All Alberta high schools allow students to apply for special credits. If the course of studies meets the high school’s criteria, the student receives five credits towards her high school diploma. In Leandra’s case, her proposal was as follows;

Instruction in the safe use of a handgun during practices held once a week. This includes the setting up of a course of fire, scoring and the practice of improving her marksmanship. Time commitment – Approximately 50 hours.

The Successful completion of the IPSC Black Badge Course. Time commitment – Approximately 20 hours.

The successful completion of both non-restricted and restricted Canadian Firearms Safety Courses.
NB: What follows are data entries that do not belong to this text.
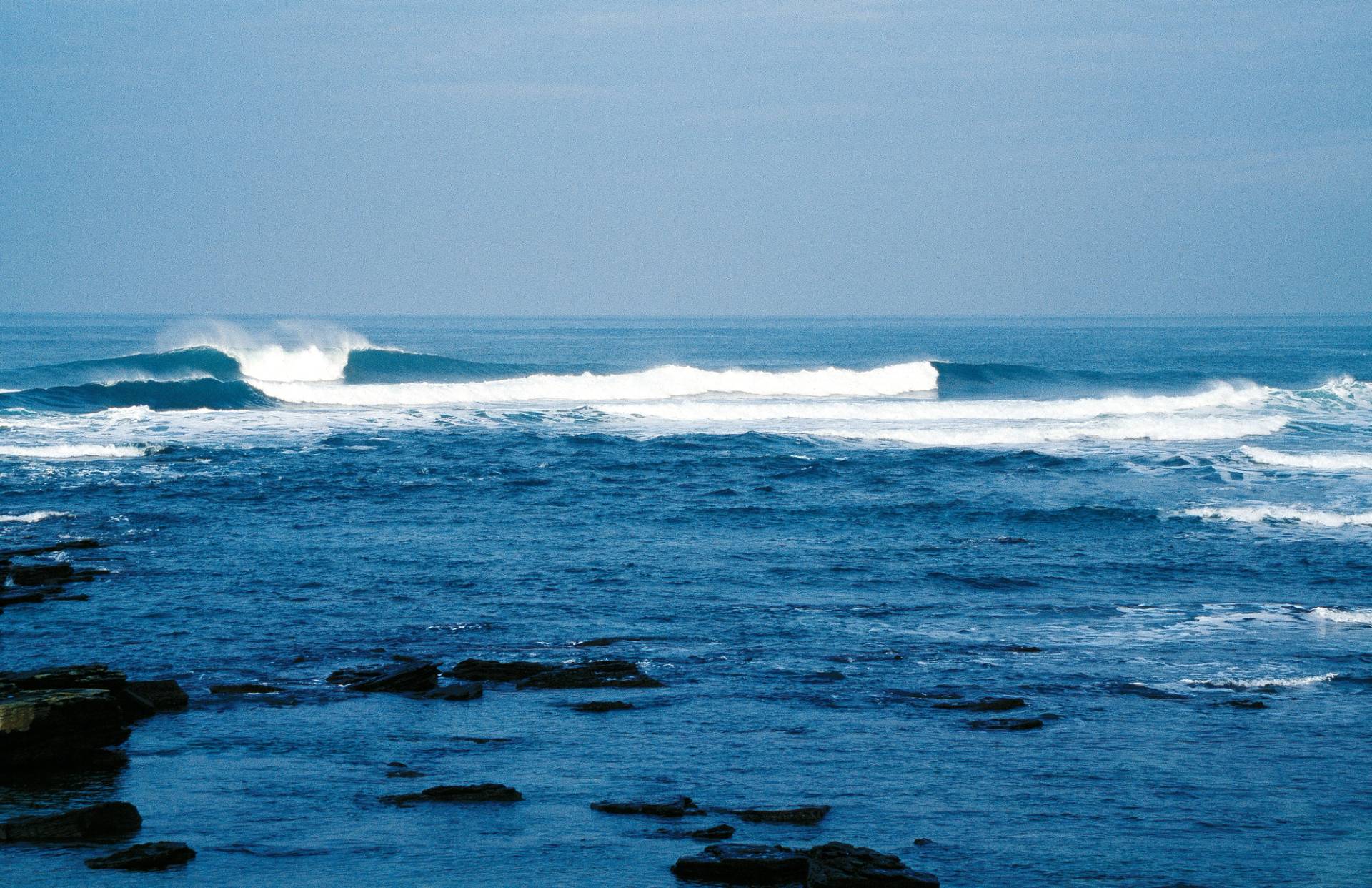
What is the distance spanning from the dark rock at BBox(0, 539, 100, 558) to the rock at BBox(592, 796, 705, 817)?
10835 mm

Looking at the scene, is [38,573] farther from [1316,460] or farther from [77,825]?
[1316,460]

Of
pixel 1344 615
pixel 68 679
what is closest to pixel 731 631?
pixel 68 679

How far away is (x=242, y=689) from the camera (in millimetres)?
10477

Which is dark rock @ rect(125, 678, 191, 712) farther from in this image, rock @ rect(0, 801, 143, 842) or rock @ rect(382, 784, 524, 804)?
rock @ rect(382, 784, 524, 804)

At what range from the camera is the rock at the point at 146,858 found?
685cm

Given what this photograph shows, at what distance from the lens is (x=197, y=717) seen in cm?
980

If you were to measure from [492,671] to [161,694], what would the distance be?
2.56m

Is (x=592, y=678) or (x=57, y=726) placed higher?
(x=57, y=726)

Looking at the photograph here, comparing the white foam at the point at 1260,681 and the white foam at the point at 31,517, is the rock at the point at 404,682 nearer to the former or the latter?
the white foam at the point at 1260,681

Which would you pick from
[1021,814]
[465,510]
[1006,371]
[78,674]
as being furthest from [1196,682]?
[1006,371]

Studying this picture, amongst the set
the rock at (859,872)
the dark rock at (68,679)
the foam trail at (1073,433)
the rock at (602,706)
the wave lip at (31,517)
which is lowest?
the rock at (602,706)

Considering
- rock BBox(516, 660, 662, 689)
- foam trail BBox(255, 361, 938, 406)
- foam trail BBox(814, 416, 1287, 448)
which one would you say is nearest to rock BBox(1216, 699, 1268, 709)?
rock BBox(516, 660, 662, 689)

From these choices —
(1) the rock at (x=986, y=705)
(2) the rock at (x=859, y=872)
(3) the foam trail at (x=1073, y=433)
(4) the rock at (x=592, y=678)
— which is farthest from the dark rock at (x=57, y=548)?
(3) the foam trail at (x=1073, y=433)

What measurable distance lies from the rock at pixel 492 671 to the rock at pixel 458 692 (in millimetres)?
426
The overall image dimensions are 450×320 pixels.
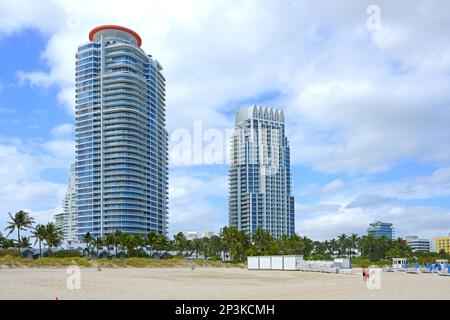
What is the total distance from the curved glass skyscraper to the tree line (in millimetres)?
17735

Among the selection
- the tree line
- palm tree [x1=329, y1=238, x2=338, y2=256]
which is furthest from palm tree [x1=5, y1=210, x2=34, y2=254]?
palm tree [x1=329, y1=238, x2=338, y2=256]

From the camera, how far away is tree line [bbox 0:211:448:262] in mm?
123100

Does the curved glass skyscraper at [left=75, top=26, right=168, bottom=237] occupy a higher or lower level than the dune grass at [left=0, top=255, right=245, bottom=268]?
higher

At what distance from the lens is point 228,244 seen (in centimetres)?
13138

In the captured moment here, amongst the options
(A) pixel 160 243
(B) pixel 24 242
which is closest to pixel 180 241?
(A) pixel 160 243

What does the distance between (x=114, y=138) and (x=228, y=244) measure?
71.9 metres

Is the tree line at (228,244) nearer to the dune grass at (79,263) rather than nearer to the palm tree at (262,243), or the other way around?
the palm tree at (262,243)

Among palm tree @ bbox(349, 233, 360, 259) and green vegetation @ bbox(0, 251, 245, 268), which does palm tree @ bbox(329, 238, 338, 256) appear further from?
green vegetation @ bbox(0, 251, 245, 268)

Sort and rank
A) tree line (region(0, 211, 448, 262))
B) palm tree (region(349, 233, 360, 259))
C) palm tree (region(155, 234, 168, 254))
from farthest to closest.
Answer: palm tree (region(349, 233, 360, 259))
palm tree (region(155, 234, 168, 254))
tree line (region(0, 211, 448, 262))

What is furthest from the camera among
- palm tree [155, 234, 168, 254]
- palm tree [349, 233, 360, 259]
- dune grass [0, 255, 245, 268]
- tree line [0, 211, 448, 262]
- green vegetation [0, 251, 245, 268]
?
palm tree [349, 233, 360, 259]

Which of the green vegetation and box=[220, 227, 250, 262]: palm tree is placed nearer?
the green vegetation

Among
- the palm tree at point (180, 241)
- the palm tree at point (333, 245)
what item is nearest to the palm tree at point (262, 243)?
the palm tree at point (180, 241)

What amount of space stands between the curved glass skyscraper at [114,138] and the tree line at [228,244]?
58.2 ft
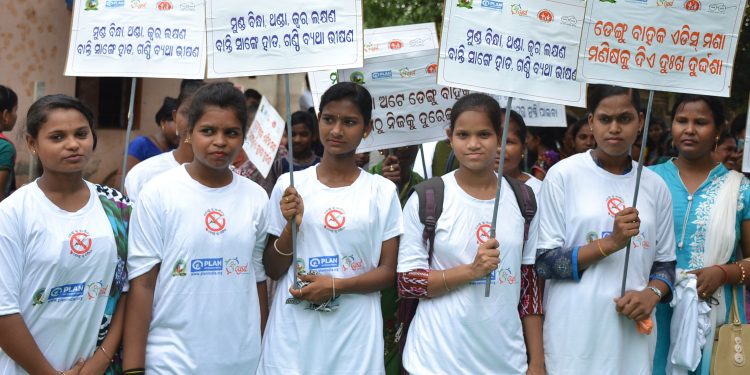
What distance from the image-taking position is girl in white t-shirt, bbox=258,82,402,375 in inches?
167

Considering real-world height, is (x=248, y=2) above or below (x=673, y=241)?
above

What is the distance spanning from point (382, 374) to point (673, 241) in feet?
5.51

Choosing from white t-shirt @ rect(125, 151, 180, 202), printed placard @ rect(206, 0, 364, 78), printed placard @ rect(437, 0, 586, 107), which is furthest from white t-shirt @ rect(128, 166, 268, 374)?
printed placard @ rect(437, 0, 586, 107)

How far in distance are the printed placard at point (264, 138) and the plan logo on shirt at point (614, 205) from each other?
2377 millimetres

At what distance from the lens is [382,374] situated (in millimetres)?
4359

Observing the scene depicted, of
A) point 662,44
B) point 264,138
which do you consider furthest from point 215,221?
point 662,44

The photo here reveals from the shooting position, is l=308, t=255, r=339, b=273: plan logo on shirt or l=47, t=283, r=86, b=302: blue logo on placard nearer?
l=47, t=283, r=86, b=302: blue logo on placard

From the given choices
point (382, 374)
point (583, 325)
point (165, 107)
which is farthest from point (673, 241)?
point (165, 107)

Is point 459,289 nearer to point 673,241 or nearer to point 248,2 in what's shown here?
point 673,241

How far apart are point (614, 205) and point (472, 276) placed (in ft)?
2.92

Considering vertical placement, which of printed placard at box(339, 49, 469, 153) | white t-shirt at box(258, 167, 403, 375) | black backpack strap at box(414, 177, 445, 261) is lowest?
white t-shirt at box(258, 167, 403, 375)

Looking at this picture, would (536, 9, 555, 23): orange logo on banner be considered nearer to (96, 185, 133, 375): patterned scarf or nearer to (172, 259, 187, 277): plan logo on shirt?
(172, 259, 187, 277): plan logo on shirt

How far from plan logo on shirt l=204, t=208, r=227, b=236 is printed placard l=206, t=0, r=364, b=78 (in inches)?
27.7

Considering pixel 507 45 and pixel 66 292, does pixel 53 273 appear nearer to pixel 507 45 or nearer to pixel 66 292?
pixel 66 292
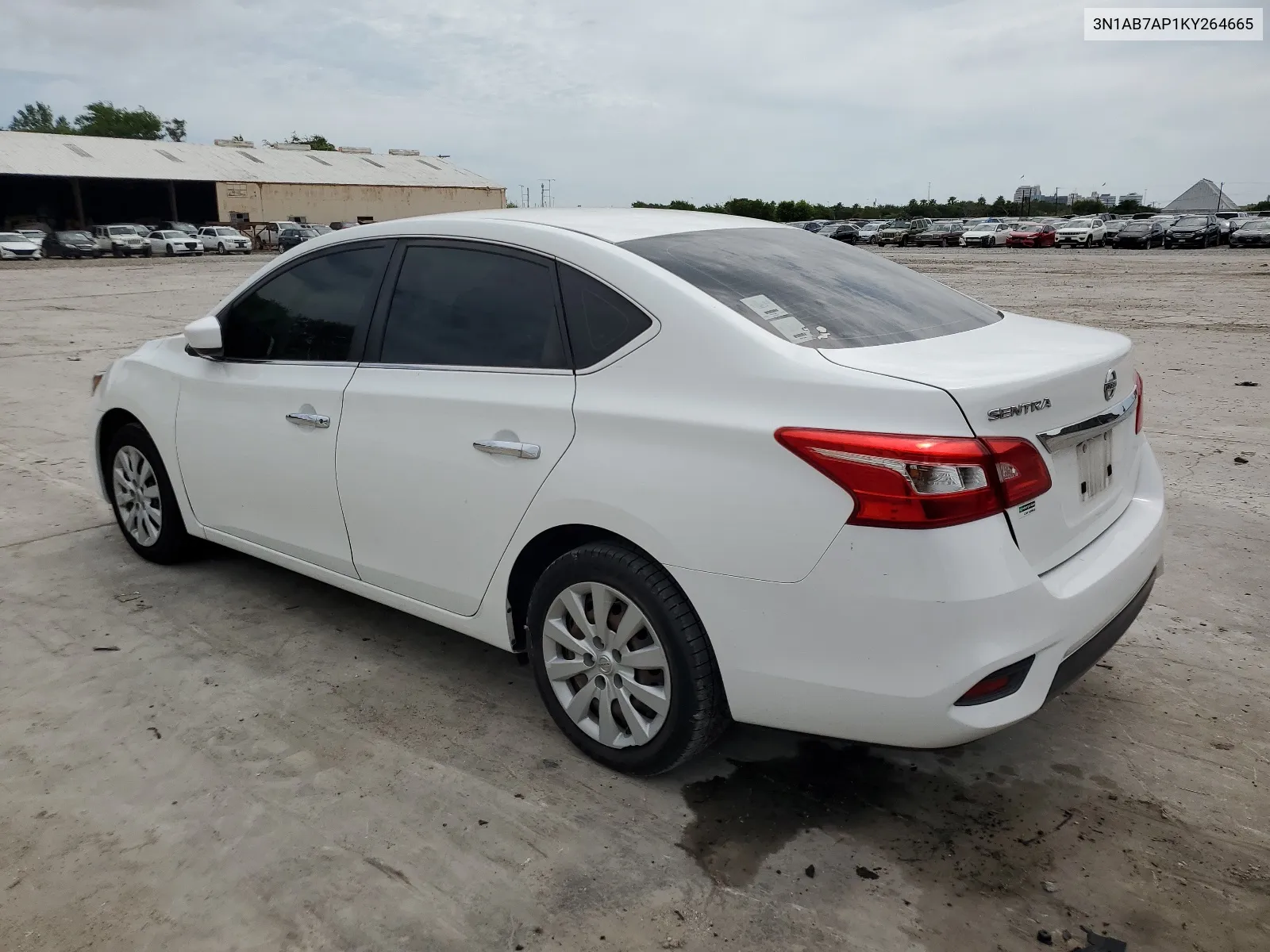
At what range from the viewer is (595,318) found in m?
3.00

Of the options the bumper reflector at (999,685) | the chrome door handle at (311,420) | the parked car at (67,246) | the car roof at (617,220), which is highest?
the car roof at (617,220)

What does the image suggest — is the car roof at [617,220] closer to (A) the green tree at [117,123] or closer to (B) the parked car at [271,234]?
(B) the parked car at [271,234]

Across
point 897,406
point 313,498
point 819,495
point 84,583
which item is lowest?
point 84,583

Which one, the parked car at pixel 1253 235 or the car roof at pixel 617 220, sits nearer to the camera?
the car roof at pixel 617 220

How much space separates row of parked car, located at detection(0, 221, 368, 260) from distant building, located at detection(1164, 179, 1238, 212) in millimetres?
63743

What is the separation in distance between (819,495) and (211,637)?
2.82 meters

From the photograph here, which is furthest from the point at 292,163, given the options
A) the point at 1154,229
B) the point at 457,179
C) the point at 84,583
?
the point at 84,583

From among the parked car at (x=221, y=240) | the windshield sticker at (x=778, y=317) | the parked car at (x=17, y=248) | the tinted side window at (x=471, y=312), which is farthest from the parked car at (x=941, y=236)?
the windshield sticker at (x=778, y=317)

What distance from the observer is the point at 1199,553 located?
475 cm

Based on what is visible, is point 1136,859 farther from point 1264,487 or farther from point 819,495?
point 1264,487

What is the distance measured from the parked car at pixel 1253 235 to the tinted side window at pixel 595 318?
43232 millimetres

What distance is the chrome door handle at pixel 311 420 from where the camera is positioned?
3.65 metres

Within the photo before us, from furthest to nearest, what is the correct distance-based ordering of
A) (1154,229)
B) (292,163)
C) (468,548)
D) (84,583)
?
(292,163) → (1154,229) → (84,583) → (468,548)

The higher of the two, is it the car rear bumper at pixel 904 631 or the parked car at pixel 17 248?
the car rear bumper at pixel 904 631
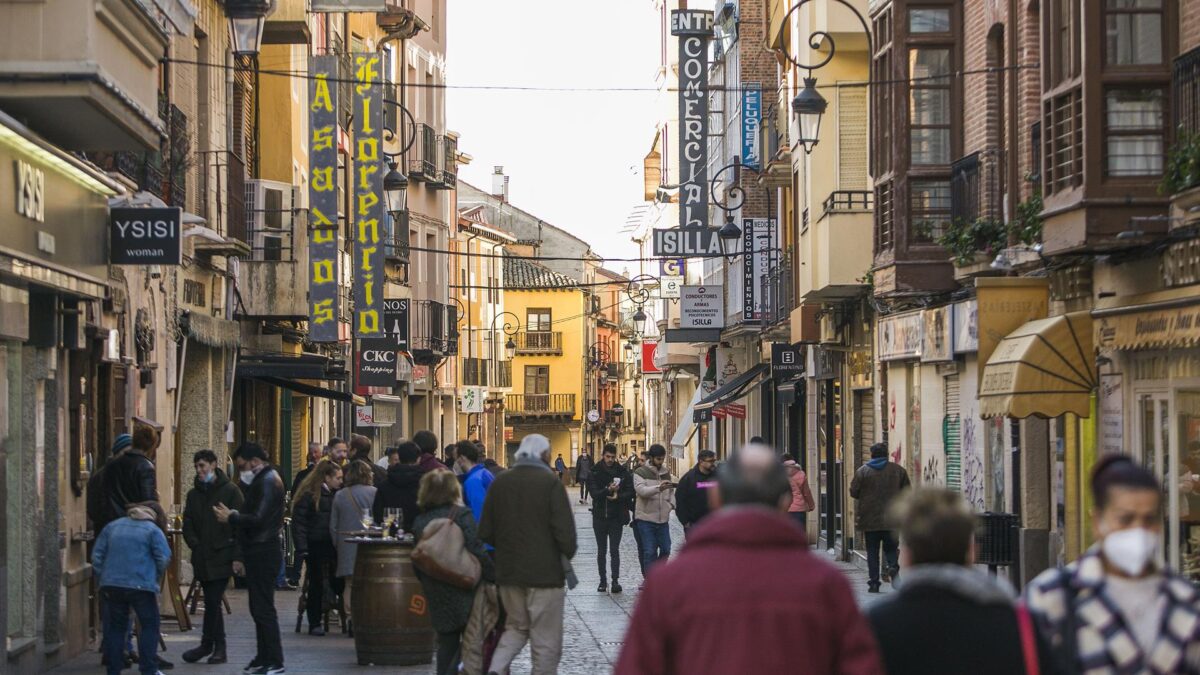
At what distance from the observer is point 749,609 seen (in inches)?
213

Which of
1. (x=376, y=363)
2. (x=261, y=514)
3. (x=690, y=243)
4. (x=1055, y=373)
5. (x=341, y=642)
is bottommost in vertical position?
(x=341, y=642)

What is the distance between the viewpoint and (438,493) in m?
14.2

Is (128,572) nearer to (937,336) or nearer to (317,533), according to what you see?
(317,533)

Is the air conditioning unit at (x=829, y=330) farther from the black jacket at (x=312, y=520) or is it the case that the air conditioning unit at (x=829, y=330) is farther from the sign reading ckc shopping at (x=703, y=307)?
the black jacket at (x=312, y=520)

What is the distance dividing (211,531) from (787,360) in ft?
74.2

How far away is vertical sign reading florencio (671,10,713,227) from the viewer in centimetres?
4659

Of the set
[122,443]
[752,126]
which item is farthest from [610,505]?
[752,126]

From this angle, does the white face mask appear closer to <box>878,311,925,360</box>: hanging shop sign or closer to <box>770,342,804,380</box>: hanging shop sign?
<box>878,311,925,360</box>: hanging shop sign

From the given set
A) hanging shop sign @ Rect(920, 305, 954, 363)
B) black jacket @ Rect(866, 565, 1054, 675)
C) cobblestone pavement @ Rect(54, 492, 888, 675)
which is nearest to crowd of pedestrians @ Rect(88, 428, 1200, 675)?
black jacket @ Rect(866, 565, 1054, 675)

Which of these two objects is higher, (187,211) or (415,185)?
(415,185)

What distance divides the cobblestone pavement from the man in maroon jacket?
33.8ft

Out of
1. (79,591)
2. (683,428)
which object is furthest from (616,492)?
(683,428)

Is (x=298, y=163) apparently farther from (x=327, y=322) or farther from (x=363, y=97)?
(x=327, y=322)

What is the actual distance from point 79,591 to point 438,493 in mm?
4318
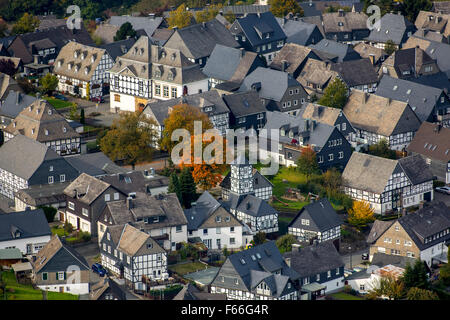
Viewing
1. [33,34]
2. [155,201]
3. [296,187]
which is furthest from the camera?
[33,34]

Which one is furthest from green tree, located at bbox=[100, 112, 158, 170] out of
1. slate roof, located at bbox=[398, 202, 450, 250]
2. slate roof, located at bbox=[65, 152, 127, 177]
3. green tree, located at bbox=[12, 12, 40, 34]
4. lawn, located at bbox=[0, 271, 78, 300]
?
green tree, located at bbox=[12, 12, 40, 34]

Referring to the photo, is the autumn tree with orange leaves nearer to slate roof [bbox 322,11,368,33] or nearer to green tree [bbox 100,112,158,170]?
green tree [bbox 100,112,158,170]

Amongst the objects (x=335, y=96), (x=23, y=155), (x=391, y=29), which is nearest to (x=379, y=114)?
(x=335, y=96)

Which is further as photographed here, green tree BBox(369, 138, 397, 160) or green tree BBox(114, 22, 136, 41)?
green tree BBox(114, 22, 136, 41)

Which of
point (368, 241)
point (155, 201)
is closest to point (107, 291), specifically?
point (155, 201)

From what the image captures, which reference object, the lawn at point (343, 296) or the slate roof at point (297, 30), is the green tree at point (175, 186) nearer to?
the lawn at point (343, 296)

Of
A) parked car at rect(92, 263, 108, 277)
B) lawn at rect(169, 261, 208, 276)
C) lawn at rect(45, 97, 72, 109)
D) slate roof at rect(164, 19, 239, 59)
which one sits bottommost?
lawn at rect(169, 261, 208, 276)

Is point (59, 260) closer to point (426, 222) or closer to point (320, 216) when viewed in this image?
point (320, 216)

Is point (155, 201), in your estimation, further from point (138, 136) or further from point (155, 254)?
point (138, 136)
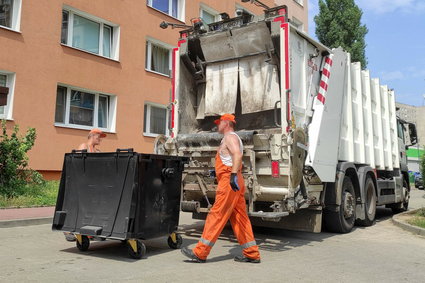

Time commitment – Approximately 14 hours.

The hosting of the IPSC booth at the Firearms trade show held Feb. 14 and 15, 2004 in Lethbridge. Time commitment – Approximately 12 hours.

Instruction on reloading ammunition, firearm care and firearm maintenance. Time commitment – Approximately 5 hours.

Participating in 3 IPSC qualifier matches: March 7, 2004 at the Shooting Edge in Calgary, April 4, 2004 at Phoenix Range in Edmonton and May 1 and 2, 2004 at the Lethbridge Fish and Game range In Lethbridge. Time commitment – Approximately 24 hours.

The Documenting of her progress by use of still photos and video. Time commitment – Approximately 3 hours

Three shooting groups assisted Leandra in achieving her extra high school credits and in her education of how to use firearms safely. One individual in particular, Walter Hornby, Section Coordinator of IPSC Alberta, played the key role in bringing the “Aiming for Credits” program to reality. Thank-you Walter! IPSC Alberta, Chinook Country Shooters Club and Southern Alberta Firearms Education Society (SAFE Society) are interested in helping more people like Leandra adopt safe and responsible practices and attitudes about firearms.

We encourage other shooting clubs to follow this format with their younger members. Although this program was successfully achieved through training, instruction and use of a pistol, there is no reason why shotgun or rifle clubs couldn’t achieve the same result.